El problema radica en quienes están acostumbrados a disfrutar en la Iglesia de una posición de poder, que ahora se tambalea y acabará por derrumbarse
(Gregorio Delgado del Río).- Si algo se hizo evidente a todos -desde el inicio mismo de su elección-, fue que el Papa Francisco iba a ser muy diferente a sus predecesores más inmediatos. La Iglesia -por mucho que ahora se empeñen y remuevan quienes todos sabemos- estaba al borde del precipicio, precisamente por ser ‘autoreferencial’ y estar encerrada en sí misma. Era, en consecuencia, necesario un profundo cambio de rumbo. Así lo entendió la mayoría de los electores.
Quienes lo eligieron, conocían perfectamente su talante, su visión de la Iglesia, su trayectoria pastoral, su programa de reformas, su voluntad de volver a la doctrina del Vaticano II, su amor y su entrega a los más desvalidos. Lo escucharon en las sesiones previas al Cónclave, confiaron en él y lo pusieron al frente de la Iglesia. Nadie puede, por tanto, reprocharle ahora que esté tomándose en serio su programa reformador.
Por primera vez, es operativa -¡ya era hora!- la idea según la cual Iglesia somos todos (pueblo de Dios) y su gobierno pastoral no puede ser una mega estructura de poder absoluto. El poder en la Iglesia es servicio. Busca y pide, desde la sencillez de sus homilías en Santa Marta, que vivamos (testimonio) como lo que decimos ser, que demostremos con hechos diarios que creemos en la Palabra de Dios, que acomodamos nuestras vidas en la familia y en la sociedad a las exigencias derivadas del mensaje de Jesús.
El problema, a mi entender, radica en nosotros, en quienes nos decimos cristianos. El problema radica en quienes están acostumbrados a disfrutar en la Iglesia de una posición de poder, que ahora se tambalea y acabará por derrumbarse. El problema radica en que cuando Francisco, en base a la palabra de Dios que comunica como nadie al mundo entero sin necesidad de grandes documentos magisteriales, nos exige servicio y testimonio de vida, se explicitan en muchos -sobre todo y también en el entramado jerárquico- las dudas, las resistencias, los reparos, las vacilaciones, la tentación de la oposición y de la crítica. Vamos, que aparece -como no puede ser de otro modo- la débil condición humana.

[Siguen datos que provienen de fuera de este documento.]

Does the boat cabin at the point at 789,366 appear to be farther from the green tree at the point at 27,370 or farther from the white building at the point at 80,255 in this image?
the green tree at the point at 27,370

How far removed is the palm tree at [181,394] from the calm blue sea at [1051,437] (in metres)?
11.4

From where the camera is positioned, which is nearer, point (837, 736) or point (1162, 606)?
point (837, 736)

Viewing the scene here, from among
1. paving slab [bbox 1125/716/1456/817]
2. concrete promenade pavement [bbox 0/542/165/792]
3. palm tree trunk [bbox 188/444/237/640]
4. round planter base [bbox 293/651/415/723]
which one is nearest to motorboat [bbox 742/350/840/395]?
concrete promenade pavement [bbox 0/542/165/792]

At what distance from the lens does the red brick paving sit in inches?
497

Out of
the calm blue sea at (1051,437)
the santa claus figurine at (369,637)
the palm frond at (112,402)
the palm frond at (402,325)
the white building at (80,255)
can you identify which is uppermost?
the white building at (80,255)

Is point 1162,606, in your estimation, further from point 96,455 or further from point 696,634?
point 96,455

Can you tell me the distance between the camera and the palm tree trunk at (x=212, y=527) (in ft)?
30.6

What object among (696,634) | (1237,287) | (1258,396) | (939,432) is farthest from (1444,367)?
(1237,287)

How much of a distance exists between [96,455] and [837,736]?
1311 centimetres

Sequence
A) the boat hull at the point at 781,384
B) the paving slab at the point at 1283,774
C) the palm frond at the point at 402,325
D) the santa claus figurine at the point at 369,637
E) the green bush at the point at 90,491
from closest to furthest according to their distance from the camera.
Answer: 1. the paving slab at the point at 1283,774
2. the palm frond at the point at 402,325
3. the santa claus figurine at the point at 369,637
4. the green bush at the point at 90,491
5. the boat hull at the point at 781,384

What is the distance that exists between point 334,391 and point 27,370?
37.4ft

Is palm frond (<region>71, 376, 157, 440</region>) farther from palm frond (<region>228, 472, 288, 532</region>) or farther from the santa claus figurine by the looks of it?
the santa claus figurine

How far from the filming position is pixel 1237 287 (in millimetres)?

A todos aquellos que están en la oposición silenciosa y/o manifiesta, a todos los grupos más fundamentalistas y tradicionales de la Iglesia, a los cuatro Cardenales que han manifestado su explicita oposición, a ciertos personajes de la Curia romana que practican resistencias interesadas, a los muchos miembros del episcopado que han sido superados por el tiempo, les recordaría una escena de las ‘Sandalias del Pescador’. Cuando el nuevo Papa (cardenal Kiril Lakota), ante los reproches que recibía de los Cardenales que le rodeaban, se quitó el anillo, lo depositó encima de la mesa y les ofreció su renuncia, si todos estaban de acuerdo, se alza la voz del cardenal Leone, que había competido con él en el Cónclave por la elección papal, y, ante la sorpresa de todos los presentes, manifiesta: «No estoy conforme. Éste es Pedro».

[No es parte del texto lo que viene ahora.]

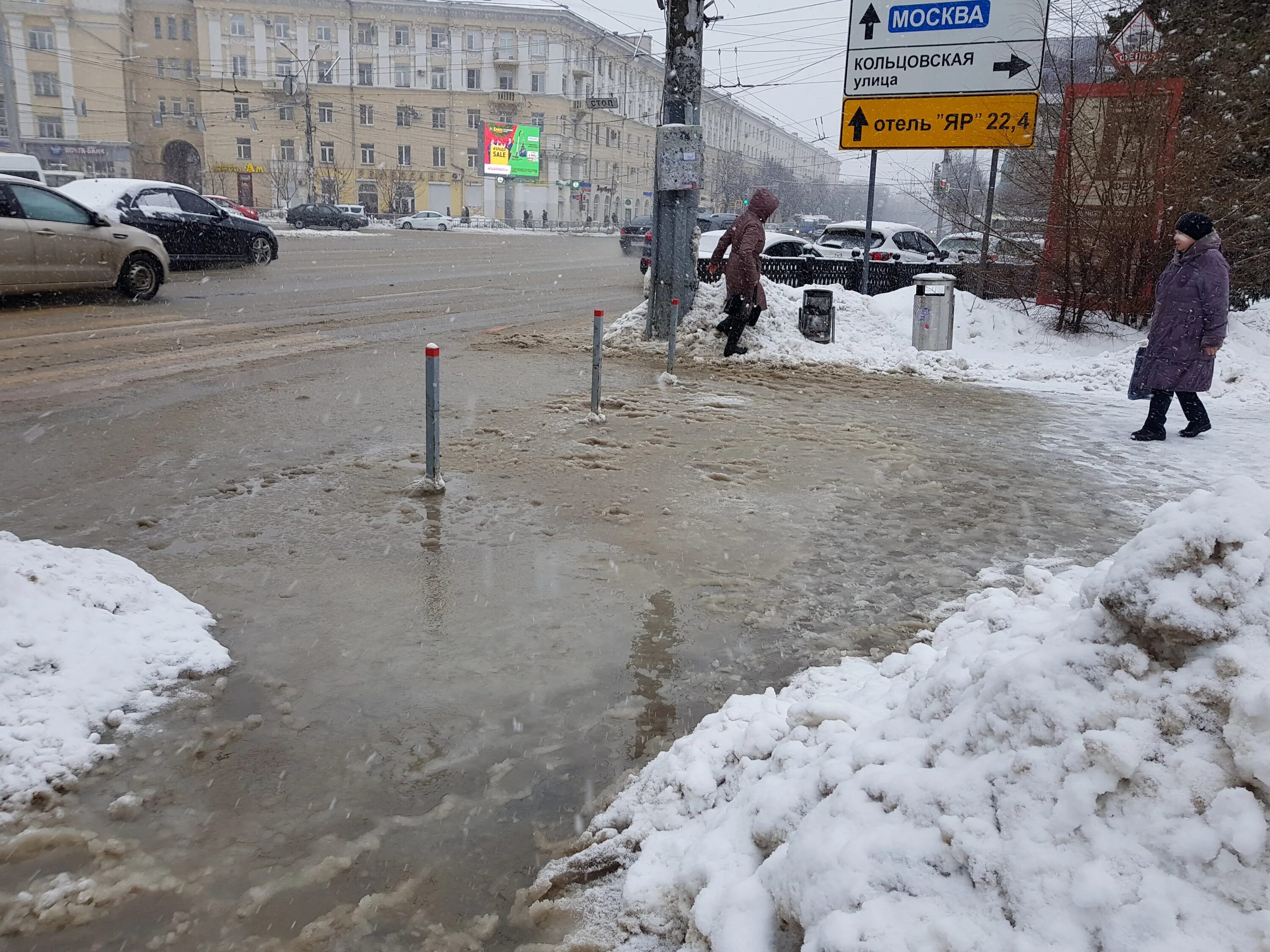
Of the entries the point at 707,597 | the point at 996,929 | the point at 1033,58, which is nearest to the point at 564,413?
the point at 707,597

Hace unos días, lo ha recordado oportunamente monseñor Omella: «Donde está Pedro está la Iglesia», el Papa es «principio y fundamento perpetuo y visible de unidad». «No nos valen, por tanto, esas ‘matizaciones’ tan humanas, y tan poco coherentes, de que este Papa sí o este Papa no. Siempre el Papa es ‘el dulce Cristo en la tierra’, como lo llamaba santa Catalina de Siena …».

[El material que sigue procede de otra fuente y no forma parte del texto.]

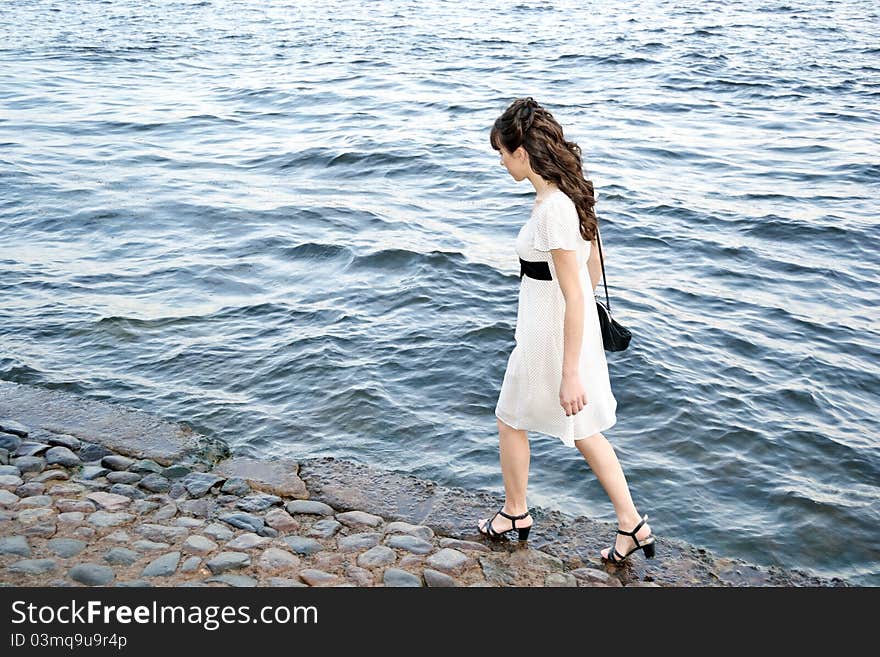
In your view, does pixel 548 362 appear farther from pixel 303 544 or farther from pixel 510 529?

Señores obispos, no sirven las resistencias. Siempre «cum Petro et sub Petro», sea el que sea. ¿En qué quedamos? ¿Por qué esta doctrina era indiscutible con referencia a anteriores Papas y no lo es ahora con Francisco? No lo podrán explicar. Mejor que ni siquiera lo intenten.
Pero, por favor, den testimonio de una acogida a la orientación del Papa Francisco más entusiasta. No olviden aquello de la unidad fiel y obediente. Déjense de tanto hipócrita mantra, como exhiben. El pueblo fiel detecta a la legua el verdadero pastor.
Por cierto -y esto lo digo yo-, Papa no hay más que uno. No comparen, señores obispos. A veces, se percibe otra cosa muy distinta.